Untersuchungen über die dort gewinnbaren Strommengen zeigen, dass ein erheblicher Anteil der deutschen Stromversorgung „rein rechnerisch“ durch diese Anlagen gewonnen werden könnte. Die erzielbare Ausnutzung (Stunden pro Jahr) ist bei Offshore Anlagen größer, als bei Onshore Anlagen. Dem gegenüber stehen wesentlich höhere Bau- und Unterhalskosten. Ob sich die Anlagen wirtschaftlich rentieren ist also noch nicht geklärt, zudem hat Deutschland noch keine Offshore Anlagen in Betrieb genommen. Obwohl ca. 30 große Windparks vor der Küste im Gespräch sind, soll erst im kommenden Jahr ein Pilot Projekt in der Nähe von Borkum realisiert werden.

Finanzierung und Subventionen

Die derzeitig geplanten Offshore Windkraftprojekte erreichen Größenordnungen von mehreren 100 MW und somit Investitionsvolumina in dreistelliger Millionenhöhe.
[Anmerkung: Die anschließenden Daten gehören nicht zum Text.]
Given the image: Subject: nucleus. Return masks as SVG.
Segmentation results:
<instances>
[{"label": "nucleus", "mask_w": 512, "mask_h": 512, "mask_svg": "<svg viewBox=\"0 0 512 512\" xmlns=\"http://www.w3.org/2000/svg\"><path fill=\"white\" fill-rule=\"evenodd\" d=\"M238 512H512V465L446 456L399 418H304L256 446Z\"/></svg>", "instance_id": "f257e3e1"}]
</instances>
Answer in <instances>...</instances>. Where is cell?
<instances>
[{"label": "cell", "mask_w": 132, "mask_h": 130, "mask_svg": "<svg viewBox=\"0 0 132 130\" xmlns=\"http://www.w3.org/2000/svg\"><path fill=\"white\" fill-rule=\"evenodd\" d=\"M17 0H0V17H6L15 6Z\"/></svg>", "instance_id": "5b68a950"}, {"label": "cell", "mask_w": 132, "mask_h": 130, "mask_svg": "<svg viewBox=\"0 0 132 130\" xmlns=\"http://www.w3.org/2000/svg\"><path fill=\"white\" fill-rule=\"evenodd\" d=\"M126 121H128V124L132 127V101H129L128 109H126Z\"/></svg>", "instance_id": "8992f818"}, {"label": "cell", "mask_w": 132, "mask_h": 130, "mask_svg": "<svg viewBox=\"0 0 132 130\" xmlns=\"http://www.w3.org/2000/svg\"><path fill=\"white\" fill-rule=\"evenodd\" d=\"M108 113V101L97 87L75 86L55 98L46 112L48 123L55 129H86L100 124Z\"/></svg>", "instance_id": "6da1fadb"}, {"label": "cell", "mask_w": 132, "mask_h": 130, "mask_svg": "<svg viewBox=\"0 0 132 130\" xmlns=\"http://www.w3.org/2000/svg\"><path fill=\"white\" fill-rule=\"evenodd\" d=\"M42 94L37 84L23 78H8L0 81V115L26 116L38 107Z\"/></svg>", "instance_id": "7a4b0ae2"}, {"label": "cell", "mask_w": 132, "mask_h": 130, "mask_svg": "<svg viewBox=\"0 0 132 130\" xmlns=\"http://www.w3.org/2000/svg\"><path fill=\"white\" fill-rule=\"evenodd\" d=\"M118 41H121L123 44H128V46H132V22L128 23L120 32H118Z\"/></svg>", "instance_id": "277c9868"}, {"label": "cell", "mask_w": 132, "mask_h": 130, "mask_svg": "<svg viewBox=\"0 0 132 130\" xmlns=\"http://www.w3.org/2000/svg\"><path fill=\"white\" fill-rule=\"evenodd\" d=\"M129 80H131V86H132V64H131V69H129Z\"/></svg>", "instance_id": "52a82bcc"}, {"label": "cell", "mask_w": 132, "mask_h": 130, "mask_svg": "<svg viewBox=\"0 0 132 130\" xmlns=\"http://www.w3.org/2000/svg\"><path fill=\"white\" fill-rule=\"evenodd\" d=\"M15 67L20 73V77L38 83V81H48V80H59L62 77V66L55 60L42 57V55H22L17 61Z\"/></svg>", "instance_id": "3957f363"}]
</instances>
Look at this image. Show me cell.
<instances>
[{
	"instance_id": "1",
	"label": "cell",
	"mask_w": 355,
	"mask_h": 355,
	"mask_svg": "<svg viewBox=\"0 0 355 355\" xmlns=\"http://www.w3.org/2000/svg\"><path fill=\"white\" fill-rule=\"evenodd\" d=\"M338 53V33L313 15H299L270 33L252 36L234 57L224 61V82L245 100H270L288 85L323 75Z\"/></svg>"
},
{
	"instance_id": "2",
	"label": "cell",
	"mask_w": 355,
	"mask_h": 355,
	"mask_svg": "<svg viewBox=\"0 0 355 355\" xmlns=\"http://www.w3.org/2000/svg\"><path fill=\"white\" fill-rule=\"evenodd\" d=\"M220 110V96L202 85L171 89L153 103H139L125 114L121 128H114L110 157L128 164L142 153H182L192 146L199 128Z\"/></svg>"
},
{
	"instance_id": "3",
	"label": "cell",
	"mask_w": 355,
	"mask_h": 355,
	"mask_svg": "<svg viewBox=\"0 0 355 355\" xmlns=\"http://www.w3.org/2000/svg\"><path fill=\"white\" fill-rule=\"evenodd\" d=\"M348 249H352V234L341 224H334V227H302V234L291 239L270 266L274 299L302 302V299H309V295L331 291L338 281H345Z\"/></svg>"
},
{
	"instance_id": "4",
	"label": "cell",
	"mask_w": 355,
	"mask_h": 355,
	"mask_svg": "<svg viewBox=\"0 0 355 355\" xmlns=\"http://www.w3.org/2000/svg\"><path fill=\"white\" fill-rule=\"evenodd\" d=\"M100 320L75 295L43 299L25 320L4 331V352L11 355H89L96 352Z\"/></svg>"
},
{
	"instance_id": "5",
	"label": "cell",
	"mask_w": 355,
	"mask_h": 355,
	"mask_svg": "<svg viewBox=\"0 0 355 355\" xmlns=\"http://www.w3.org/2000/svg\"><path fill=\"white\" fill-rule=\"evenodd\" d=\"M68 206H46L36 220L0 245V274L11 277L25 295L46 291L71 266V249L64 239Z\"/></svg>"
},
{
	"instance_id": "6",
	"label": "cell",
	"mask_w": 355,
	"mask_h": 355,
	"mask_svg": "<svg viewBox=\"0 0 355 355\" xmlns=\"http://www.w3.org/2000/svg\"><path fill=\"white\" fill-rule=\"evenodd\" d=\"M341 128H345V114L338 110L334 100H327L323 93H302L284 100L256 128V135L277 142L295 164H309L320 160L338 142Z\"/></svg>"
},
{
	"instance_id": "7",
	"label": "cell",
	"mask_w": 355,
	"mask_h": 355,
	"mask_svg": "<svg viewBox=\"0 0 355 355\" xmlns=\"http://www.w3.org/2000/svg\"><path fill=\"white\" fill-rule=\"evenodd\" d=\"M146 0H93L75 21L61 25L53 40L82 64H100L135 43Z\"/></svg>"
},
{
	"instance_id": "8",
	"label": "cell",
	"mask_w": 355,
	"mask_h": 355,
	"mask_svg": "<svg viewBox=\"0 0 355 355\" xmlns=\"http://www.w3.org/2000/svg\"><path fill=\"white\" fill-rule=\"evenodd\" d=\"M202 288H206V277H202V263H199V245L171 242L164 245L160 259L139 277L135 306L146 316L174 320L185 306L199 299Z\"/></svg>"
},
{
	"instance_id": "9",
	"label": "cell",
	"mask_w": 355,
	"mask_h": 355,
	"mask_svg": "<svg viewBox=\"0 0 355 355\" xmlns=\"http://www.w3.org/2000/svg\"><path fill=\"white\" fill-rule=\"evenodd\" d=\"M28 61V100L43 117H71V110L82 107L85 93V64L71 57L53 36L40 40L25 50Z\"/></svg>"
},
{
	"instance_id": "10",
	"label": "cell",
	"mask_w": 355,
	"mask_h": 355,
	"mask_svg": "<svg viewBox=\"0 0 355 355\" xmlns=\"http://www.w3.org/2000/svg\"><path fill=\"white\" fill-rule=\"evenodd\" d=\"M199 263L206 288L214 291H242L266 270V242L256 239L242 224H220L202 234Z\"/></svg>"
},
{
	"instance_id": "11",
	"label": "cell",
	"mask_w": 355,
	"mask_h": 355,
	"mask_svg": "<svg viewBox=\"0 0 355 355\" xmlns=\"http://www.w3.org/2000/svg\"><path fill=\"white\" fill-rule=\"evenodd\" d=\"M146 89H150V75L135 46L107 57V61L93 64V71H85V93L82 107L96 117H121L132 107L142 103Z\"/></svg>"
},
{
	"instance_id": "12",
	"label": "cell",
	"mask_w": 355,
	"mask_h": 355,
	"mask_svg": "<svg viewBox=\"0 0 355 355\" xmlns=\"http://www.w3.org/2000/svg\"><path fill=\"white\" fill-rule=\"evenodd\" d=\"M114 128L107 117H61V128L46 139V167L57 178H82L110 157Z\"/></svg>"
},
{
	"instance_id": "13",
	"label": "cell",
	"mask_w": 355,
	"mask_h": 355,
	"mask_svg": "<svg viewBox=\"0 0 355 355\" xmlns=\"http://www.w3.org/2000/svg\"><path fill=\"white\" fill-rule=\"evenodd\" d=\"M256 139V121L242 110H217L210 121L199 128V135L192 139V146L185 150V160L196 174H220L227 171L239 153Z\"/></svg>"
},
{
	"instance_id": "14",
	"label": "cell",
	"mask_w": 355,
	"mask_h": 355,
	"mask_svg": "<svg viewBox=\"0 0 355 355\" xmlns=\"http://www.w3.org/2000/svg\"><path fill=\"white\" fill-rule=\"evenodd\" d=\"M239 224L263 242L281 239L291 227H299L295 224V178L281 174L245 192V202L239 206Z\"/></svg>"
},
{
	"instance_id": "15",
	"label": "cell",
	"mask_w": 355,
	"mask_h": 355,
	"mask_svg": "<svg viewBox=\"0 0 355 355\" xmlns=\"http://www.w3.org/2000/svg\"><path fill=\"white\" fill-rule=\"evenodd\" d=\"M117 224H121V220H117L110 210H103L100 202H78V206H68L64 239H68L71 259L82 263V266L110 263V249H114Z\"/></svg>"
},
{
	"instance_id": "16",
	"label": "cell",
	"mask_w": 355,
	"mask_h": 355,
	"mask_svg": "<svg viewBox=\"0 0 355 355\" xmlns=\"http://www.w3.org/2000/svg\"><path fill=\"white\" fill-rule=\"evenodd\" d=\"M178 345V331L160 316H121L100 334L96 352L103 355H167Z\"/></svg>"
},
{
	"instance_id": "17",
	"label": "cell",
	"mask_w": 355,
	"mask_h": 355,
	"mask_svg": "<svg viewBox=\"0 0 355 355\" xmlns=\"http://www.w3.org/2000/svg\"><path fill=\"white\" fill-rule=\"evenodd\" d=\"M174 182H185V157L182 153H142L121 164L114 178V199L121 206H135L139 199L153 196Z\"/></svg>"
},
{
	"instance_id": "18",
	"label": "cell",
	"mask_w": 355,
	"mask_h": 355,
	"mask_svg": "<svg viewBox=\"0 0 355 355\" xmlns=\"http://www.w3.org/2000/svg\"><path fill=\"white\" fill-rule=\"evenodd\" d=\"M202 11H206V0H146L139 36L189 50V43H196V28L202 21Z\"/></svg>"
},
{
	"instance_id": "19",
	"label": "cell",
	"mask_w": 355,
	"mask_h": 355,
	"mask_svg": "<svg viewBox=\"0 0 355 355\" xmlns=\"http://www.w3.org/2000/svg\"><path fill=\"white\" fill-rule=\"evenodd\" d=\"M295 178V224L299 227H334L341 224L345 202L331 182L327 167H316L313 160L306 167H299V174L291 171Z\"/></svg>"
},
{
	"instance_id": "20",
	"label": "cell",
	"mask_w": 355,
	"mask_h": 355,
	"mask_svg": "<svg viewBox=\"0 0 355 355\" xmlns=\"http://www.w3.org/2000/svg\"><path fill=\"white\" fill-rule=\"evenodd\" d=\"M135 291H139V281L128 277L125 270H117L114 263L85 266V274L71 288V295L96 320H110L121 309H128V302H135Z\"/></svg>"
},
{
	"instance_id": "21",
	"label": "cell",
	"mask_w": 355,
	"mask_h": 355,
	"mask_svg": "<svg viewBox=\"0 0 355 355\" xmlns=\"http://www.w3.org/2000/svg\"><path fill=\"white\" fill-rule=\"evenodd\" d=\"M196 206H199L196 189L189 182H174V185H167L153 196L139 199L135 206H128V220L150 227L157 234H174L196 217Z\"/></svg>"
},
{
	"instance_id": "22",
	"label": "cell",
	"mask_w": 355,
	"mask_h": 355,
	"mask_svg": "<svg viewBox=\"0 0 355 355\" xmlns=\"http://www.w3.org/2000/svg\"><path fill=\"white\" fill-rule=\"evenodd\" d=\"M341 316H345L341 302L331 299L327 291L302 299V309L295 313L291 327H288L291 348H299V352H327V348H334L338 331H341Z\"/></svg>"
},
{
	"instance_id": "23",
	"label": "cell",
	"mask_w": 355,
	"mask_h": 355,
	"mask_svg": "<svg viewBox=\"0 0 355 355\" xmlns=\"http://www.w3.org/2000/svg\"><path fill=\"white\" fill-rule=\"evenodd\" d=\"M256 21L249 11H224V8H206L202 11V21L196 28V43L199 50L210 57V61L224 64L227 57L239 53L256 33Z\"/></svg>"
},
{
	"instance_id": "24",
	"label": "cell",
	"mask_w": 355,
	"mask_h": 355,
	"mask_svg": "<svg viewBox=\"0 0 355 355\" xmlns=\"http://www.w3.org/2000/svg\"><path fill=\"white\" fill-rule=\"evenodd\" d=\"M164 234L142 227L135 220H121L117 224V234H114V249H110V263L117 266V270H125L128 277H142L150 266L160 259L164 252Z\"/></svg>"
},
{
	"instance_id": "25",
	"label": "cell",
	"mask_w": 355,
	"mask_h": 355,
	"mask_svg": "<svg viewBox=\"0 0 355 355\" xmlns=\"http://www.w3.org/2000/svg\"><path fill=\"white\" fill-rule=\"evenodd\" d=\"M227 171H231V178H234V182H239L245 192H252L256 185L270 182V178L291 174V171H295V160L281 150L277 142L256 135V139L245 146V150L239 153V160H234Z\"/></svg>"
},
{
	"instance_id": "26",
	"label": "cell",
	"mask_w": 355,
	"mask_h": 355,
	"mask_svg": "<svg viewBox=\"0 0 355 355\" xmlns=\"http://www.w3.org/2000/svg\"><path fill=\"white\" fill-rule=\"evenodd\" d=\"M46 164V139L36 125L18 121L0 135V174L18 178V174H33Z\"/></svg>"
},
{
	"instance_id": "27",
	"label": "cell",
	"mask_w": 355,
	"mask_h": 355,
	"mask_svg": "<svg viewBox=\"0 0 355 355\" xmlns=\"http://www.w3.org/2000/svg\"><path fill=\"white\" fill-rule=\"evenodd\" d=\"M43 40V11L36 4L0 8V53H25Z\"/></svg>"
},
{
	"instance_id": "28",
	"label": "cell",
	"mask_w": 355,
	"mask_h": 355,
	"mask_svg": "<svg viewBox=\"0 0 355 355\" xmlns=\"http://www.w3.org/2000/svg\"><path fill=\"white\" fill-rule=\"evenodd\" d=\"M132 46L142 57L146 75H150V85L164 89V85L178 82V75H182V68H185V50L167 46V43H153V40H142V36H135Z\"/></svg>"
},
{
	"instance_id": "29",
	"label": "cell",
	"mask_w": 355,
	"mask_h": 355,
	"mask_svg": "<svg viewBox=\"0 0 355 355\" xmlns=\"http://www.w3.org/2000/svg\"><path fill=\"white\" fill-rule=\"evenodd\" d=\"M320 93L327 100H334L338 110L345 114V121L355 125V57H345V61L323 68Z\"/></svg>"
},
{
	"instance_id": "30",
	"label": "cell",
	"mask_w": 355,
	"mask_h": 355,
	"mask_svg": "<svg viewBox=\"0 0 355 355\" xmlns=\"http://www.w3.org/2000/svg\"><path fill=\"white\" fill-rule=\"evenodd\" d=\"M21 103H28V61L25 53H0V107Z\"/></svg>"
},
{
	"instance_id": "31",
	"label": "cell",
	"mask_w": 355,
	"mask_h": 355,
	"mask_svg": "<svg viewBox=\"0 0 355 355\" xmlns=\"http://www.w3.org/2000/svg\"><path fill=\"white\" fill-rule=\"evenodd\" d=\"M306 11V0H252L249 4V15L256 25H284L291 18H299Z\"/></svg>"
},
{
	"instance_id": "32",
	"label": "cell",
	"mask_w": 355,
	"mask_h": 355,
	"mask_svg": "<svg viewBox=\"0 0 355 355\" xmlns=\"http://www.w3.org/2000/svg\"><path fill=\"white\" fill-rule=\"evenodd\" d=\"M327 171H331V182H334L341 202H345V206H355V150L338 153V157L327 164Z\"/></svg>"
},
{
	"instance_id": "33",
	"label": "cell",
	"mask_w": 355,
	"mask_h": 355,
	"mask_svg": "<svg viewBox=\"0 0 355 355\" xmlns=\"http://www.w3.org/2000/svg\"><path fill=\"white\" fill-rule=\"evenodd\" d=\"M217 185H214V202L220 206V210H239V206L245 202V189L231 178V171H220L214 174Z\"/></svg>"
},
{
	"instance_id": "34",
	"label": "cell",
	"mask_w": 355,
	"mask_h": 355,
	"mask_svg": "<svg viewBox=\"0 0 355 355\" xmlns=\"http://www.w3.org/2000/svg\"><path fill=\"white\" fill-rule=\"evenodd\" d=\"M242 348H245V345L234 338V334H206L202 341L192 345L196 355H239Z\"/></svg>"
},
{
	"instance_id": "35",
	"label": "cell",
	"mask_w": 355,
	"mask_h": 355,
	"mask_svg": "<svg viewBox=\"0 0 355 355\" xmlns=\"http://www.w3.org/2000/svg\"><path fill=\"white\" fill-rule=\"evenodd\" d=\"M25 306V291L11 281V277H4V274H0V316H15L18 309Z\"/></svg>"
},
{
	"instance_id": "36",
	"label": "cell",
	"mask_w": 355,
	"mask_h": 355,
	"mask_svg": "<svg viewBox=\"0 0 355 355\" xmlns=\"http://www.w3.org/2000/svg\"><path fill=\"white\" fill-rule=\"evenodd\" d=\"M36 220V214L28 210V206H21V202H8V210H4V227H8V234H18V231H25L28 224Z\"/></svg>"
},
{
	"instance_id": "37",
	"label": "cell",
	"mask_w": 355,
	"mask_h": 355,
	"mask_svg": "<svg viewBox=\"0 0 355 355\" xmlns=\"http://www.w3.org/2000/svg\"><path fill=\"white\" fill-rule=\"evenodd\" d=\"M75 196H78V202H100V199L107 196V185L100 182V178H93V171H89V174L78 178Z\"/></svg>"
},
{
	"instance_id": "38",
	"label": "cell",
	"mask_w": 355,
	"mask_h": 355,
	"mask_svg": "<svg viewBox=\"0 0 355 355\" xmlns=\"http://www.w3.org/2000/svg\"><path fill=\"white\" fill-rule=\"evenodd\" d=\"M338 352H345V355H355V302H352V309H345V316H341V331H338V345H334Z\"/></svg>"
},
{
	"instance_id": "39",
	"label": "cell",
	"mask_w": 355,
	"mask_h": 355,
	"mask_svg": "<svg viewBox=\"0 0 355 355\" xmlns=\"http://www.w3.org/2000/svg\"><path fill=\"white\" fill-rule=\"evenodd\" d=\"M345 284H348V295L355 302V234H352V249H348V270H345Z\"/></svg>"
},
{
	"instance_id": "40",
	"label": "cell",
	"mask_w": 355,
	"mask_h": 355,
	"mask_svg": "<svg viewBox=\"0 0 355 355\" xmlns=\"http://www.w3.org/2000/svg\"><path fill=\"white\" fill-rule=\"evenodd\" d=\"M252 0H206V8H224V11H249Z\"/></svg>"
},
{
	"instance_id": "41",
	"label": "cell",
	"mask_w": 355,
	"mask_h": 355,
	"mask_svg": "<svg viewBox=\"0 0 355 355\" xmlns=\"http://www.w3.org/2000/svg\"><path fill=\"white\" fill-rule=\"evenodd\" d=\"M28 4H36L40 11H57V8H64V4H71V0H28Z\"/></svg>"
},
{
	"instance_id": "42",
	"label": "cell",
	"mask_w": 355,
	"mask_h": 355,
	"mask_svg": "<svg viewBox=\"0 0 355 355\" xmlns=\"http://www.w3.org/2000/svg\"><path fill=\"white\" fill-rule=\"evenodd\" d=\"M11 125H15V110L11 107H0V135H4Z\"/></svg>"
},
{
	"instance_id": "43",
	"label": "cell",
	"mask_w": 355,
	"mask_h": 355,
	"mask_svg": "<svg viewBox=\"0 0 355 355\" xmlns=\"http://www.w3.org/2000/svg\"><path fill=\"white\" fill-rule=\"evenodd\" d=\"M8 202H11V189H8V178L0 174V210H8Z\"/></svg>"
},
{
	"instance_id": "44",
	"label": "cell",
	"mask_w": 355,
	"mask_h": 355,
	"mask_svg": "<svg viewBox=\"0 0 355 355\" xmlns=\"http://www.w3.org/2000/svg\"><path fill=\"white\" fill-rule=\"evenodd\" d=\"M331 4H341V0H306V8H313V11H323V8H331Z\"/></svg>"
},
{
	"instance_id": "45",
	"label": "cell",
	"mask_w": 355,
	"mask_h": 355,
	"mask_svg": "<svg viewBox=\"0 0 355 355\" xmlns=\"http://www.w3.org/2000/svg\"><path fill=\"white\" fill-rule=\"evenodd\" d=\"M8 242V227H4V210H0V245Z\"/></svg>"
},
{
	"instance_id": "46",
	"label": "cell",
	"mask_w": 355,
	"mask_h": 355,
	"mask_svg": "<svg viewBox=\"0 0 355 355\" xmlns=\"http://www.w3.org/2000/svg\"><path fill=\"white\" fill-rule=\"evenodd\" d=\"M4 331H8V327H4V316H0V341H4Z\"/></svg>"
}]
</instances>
Die Kosten haben eine ganz andere Dimension als bei Onshore Anlagen und somit kann auch die Finanzierung nicht übertragen werden.

Die geplanten Offshore Anlagen würden rein privatwirtschaftlich betrieben werden und somit trage der Investor das volle wirtschaftliche Risiko und sei für einen eventuellen Abbau der Anlagen verantwortlich.

Die Bundesregierung sieht keine direkten Subventionen vor, doch stellt das Erneuerbare Energie Gesetz (EEG) eine indirekte Subvention da. Durch das EEG wird dem Strompreis aus Windkraftanlagen eine Mindestvergütung garantiert.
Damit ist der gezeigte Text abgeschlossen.